The space of possible journals in philosophy is much bigger than what is actually on offer. Consider the most prestigious journals (an exercise done every few years) and what appears there: Philosophy and Phenomenological Research (not much phenomenology published there), Journal of Philosophy, Philosophical Review, Mind (OK. Mind is a cool title), and Noûs.
These are generalist, but not really. It's hard to find, e.g., a paper in Indigenous philosophy in there. I had to look twice when Philosophical Review published a paper in Chinese philosophy recently. Mostly, these journals track recent trends in analytic philosophy.
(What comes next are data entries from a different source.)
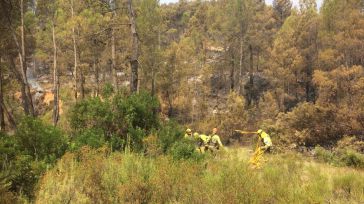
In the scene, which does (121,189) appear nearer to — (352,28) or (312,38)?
(352,28)

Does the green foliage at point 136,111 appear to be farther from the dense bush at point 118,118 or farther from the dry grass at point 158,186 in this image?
the dry grass at point 158,186

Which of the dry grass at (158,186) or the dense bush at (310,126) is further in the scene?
the dense bush at (310,126)

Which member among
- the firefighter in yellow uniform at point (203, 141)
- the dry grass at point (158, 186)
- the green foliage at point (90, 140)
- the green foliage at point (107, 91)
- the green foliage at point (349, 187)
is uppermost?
the green foliage at point (107, 91)

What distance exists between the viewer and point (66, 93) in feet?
115

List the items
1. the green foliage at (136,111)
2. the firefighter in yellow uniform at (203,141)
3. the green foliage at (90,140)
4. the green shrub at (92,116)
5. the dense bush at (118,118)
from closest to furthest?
the green foliage at (90,140) → the dense bush at (118,118) → the green shrub at (92,116) → the green foliage at (136,111) → the firefighter in yellow uniform at (203,141)

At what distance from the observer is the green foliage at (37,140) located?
7.72 metres

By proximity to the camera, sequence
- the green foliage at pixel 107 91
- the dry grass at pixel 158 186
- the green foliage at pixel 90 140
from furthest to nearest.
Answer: the green foliage at pixel 107 91
the green foliage at pixel 90 140
the dry grass at pixel 158 186

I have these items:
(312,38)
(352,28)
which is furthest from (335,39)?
(312,38)

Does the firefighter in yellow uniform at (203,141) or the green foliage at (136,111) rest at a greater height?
the green foliage at (136,111)

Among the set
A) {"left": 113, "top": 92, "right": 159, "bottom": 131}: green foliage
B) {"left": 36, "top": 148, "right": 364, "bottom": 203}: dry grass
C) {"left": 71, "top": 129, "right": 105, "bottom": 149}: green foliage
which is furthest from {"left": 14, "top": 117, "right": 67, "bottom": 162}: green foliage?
{"left": 113, "top": 92, "right": 159, "bottom": 131}: green foliage

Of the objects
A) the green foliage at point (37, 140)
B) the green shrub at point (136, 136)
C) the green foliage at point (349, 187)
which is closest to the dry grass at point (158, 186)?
the green foliage at point (349, 187)

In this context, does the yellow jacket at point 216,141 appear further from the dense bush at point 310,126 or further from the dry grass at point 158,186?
the dense bush at point 310,126

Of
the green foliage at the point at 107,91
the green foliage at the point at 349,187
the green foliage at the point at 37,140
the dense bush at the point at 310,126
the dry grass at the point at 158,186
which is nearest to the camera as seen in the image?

All too often, a new journal is just a carbon copy of generalist prestigious journals, and I understand the rationale for this (tiny acceptance rates!) But do we need yet more generalist, mostly analytic journals for papers up to 10,000 words that are mainly not response papers and mainly not history of philosophy?
Because of the peculiar ecology of philosophy journals, their relative prestige, and overrepresentation of some areas and underrepresentation of others, we are nudged in certain directions in our explorations of philosophy. Especially early career scholars who need a publication record to get any academic job, or for tenure and promotion purposes, are nudged to publish in prestigious journals. How does this ecology of journals impact how we write?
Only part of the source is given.